§ **Required action A**
Name the function pointers that the article on Rust async overhead says the RawWaker vtable carries.
§ **Required action B**
Carry on the article about Rust coroutines and hidden async costs from its last sentence.

§ **Text segment**
Rust Coroutines and the Abstraction Tax Your Profiler Won’t Show You

The async/await syntax landed in stable Rust in 2019 and immediately became the default answer to concurrent I/O. It was the right call for ecosystem growth. It was a deliberate compromise for systems-level engineers who needed something the standard model quietly refuses to give: full, auditable control over where execution pauses, what state gets saved, and who pays for the context transition. That cost exists. It’s just hidden behind generated code you didn’t write and can’t easily inspect.

This isn’t a tutorial. It’s a dissection.

Waker overhead analysis

Every Future in Rust’s async model gets polled. When it’s not ready, it registers a Waker — a handle the executor uses to reschedule the task. Sounds clean. The problem is how that waker is constructed and passed. Under the hood, RawWaker is a fat pointer: data pointer plus a vtable. That vtable carries four function pointers — clone, wake, wake_by_ref, drop. Four pointer dereferences minimum per wakeup cycle. For a futures chain three levels deep, you’re chasing pointers through memory that may not be in cache.

This is vtable bloat in practice, not in theory.

The deeper issue is implicit state propagation. When an async function awaits, the compiler snapshots the local variables into an anonymous struct — a generated state machine you never see. That struct gets heap-allocated (in most executors) and accessed through a Box<dyn Future>. Opaque type erasure is the mechanism; indirection is the cost. You lose static dispatch, you lose inlining opportunities, and the optimizer has less to work with. The zero-cost abstraction guarantee only holds if the compiler can see through the abstraction — and here it often can’t.

Dataset excerpts:
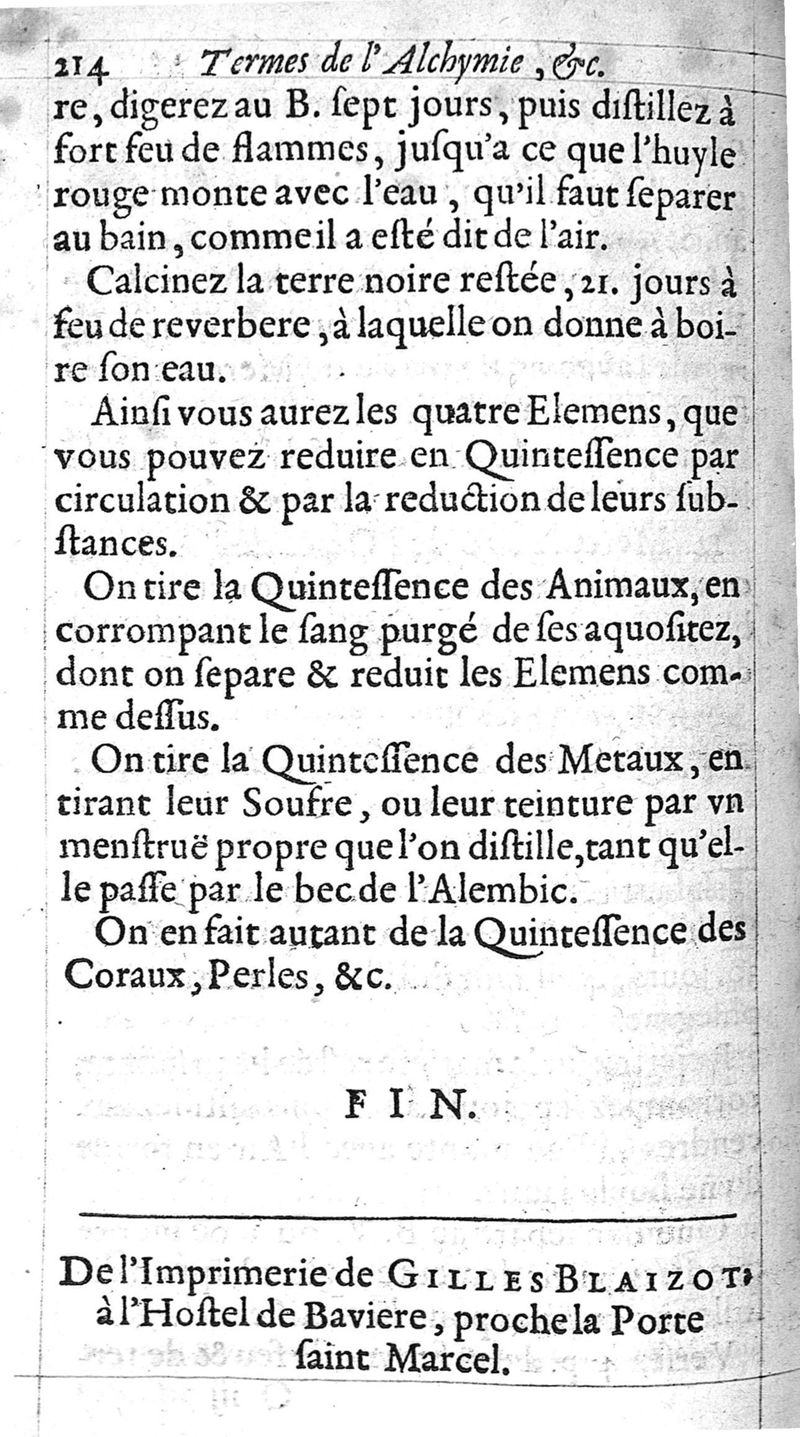 214 Termes de l'Alchymie, &c.

re, digerez au B. ſept jours, puis diſtillez à fort feu de flammes, juſqu'a ce que l'huyle rouge monte avec l'eau, qu'il faut ſeparer au bain, comme il a eſté dit de l'air.

Calcinez la terre noire reſtée, 21. jours à feu de reverbere, à laquelle on donne à boire ſon eau.

Ainſi vous aurez les quatre Elemens, que vous pouvez reduire en Quinteſſence par circulation & par la reduction de leurs ſubſtances.

On tire la Quinteſſence des Animaux, en corrompant le ſang purgé de ſes aquoſitez, dont on ſepare & reduit les Elemens comme deſſus.

On tire la Quinteſſence des Metaux, en tirant leur Soufre, ou leur teinture par vn menſtruë propre que l'on diſtille, tant qu'elle paſſe par le bec de l'Alembic.

On en fait autant de la Quinteſſence des Coraux, Perles, &c.

FIN.

De l'Imprimerie de GILLES BLAIZOT, à l'Hoſtel de Baviere, proche la Porte ſaint Marcel.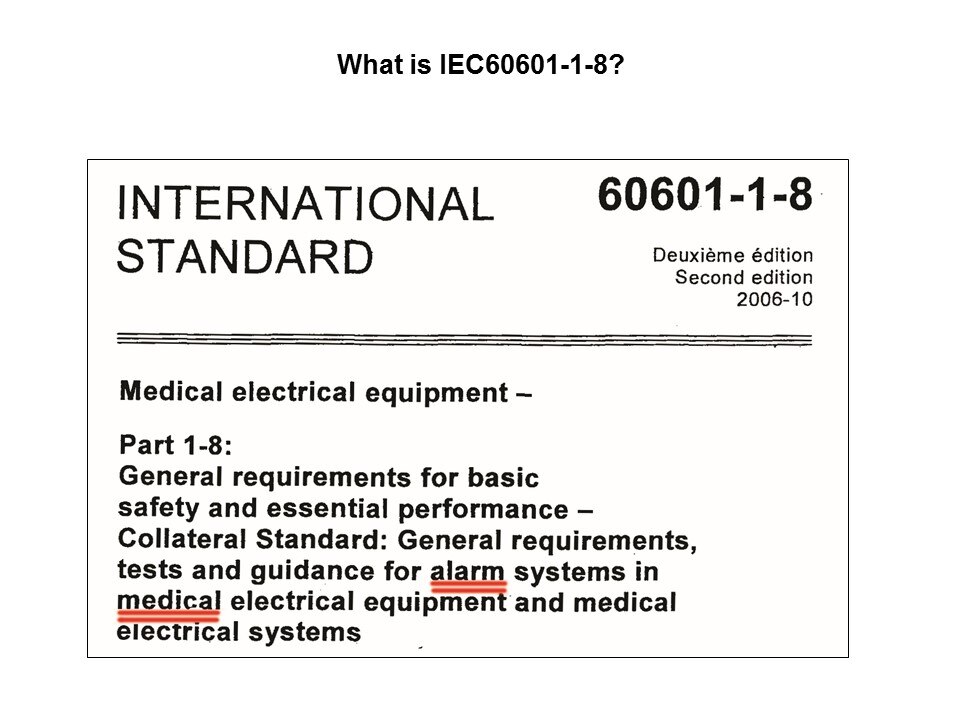 What is IEC60601-1-8?

INTERNATIONAL
STANDARD

60601-1-8

Deuxième édition
Second edition
2006-10

Medical electrical equipment –

Part 1-8:
General requirements for basic safety and essential performance – Collateral Standard: General requirements, tests and guidance for alarm systems in medical electrical equipment and medical electrical systems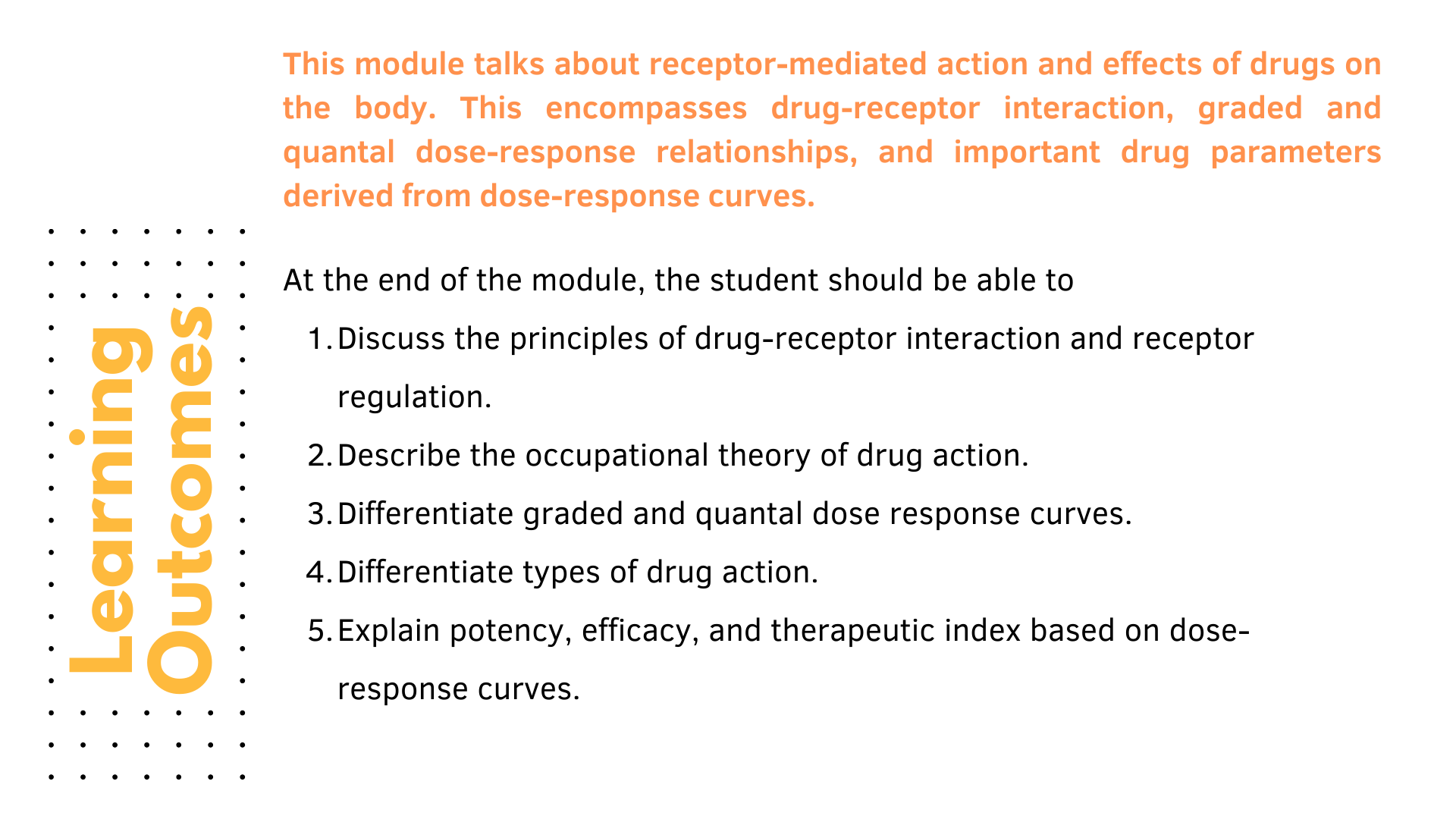 Learning Outcomes

This module talks about receptor-mediated action and effects of drugs on the body. This encompasses drug-receptor interaction, graded and quantal dose-response relationships, and important drug parameters derived from dose-response curves.

At the end of the module, the student should be able to

1. Discuss the principles of drug-receptor interaction and receptor regulation.
2. Describe the occupational theory of drug action.
3. Differentiate graded and quantal dose response curves.
4. Differentiate types of drug action.
5. Explain potency, efficacy, and therapeutic index based on dose-response curves.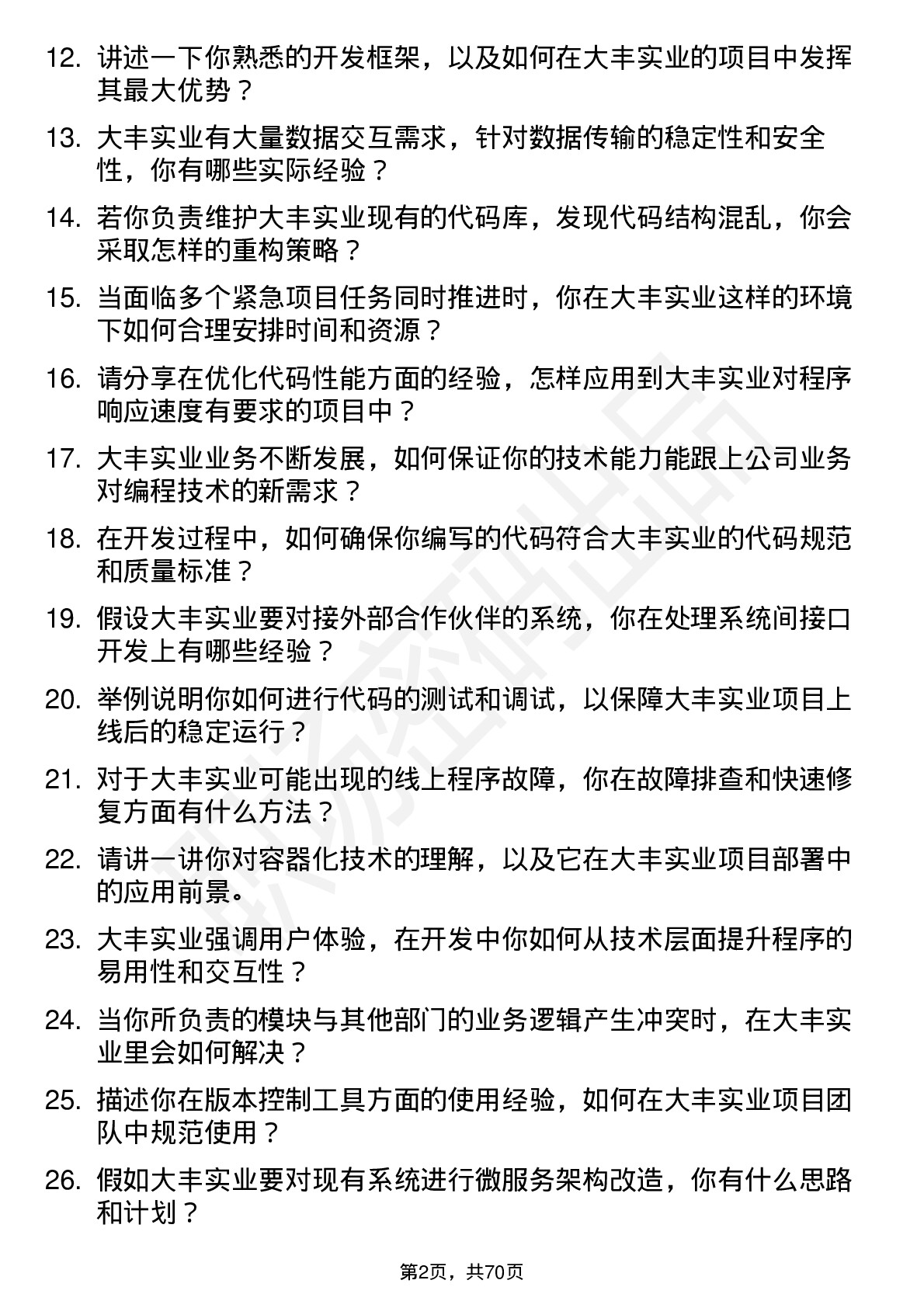 12. 讲述一下你熟悉的开发框架，以及如何在大丰实业的项目中发挥其最大优势？

13. 大丰实业有大量数据交互需求，针对数据传输的稳定性和安全性，你有哪些实际经验？

14. 若你负责维护大丰实业现有的代码库，发现代码结构混乱，你会采取怎样的重构策略？

15. 当面临多个紧急项目任务同时推进时，你在大丰实业这样的环境下如何合理安排时间和资源？

16. 请分享在优化代码性能方面的经验，怎样应用到大丰实业对程序响应速度有要求的项目中？

17. 大丰实业业务不断发展，如何保证你的技术能力能跟上公司业务对编程技术的新需求？

18. 在开发过程中，如何确保你编写的代码符合大丰实业的代码规范和质量标准？

19. 假设大丰实业要对接外部合作伙伴的系统，你在处理系统间接口开发上有哪些经验？

20. 举例说明你如何进行代码的测试和调试，以保障大丰实业项目上线后的稳定运行？

21. 对于大丰实业可能出现的线上程序故障，你在故障排查和快速修复方面有什么方法？

22. 请讲一讲你对容器化技术的理解，以及它在大丰实业项目部署中的应用前景。

23. 大丰实业强调用户体验，在开发中你如何从技术层面提升程序的易用性和交互性？

24. 当你所负责的模块与其他部门的业务逻辑产生冲突时，在大丰实业里会如何解决？

25. 描述你在版本控制工具方面的使用经验，如何在大丰实业项目团队中规范使用？

26. 假如大丰实业要对现有系统进行微服务架构改造，你有什么思路和计划？

第2页，共70页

§ **Exercise response A**
clone, wake, wake_by_ref, drop

§ **Exercise response B**
// What the runtime actually juggles per wakeup
struct RawWaker {
    data: *const (),
    vtable: &'static RawWakerVTable,
}

struct RawWakerVTable {
    clone:        unsafe fn(*const ()) -> RawWaker,
    wake:         unsafe fn(*const ()),
    wake_by_ref:  unsafe fn(*const ()),
    drop:         unsafe fn(*const ()),
}
// Four fn pointers. Four potential cache misses.
// Per. Task. Per. Poll.

Static dispatch optimization

The fix isn’t to avoid wakers — it’s to know when the dynamic dispatch is actually necessary. In a single-threaded embedded executor with a fixed task count, every future type is known at compile time. You can build a waker that’s a no-op or a direct index into a task array. No vtable. No heap. No indirection. The standard machinery assumes a general-purpose runtime; when your runtime isn’t general-purpose, you’re carrying weight that buys you nothing.

Manual Future implementation Rust

The async keyword is a code generator. It takes what looks like linear logic and emits a state machine enum — one variant per suspension point. That’s all it does. The compiler isn’t magic; it’s a pattern you can replicate by hand, with full visibility into every byte of generated state. Moving away from async means you write that enum yourself. You decide what gets saved. You decide the memory layout.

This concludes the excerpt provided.